# [GOAL OF THE EXERCISE]
Would you write out the entries again, exactly as they are, but without images?

-=-=-=-=-

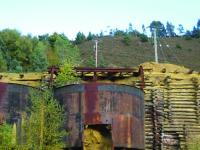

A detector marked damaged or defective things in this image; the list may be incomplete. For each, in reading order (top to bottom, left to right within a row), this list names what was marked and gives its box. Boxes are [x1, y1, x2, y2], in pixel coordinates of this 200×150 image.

rusty metal tank [0, 82, 29, 123]
large rusted cylindrical tank [0, 82, 30, 123]
large rusted cylindrical tank [54, 82, 145, 149]
rusty metal tank [54, 82, 145, 149]
corroded metal surface [54, 83, 145, 149]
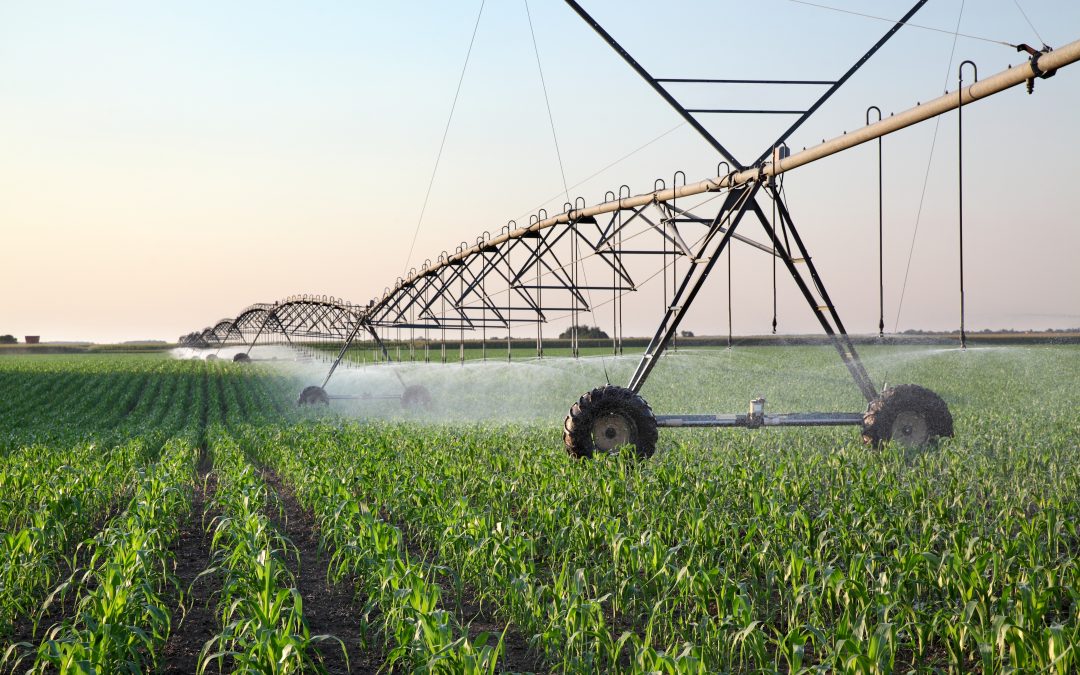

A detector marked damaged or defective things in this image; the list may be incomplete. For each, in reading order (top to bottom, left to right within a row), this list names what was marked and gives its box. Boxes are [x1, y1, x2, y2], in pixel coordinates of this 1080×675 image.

-=-=-=-=-

# [WRITTEN SOLUTION]
A detector marked damaged or defective things in this image; the list may be incomplete. For each, in reading order (top to bottom, left to right within a row), this list names what was marked and gives its box. Boxes are [x1, y1, x2, y2], in pixel coordinates of this 200×150 image.

rusty metal tank [0, 82, 29, 123]
large rusted cylindrical tank [0, 82, 30, 123]
large rusted cylindrical tank [54, 82, 145, 149]
rusty metal tank [54, 82, 145, 149]
corroded metal surface [54, 83, 145, 149]

A detector marked damaged or defective things in this image; the list may be incomplete. For each, in reading order (top to bottom, left to right within a row), this list names what was marked and gives its box. Boxes are [x1, y1, x2, y2], in pixel coordinates of this 1080×675 image.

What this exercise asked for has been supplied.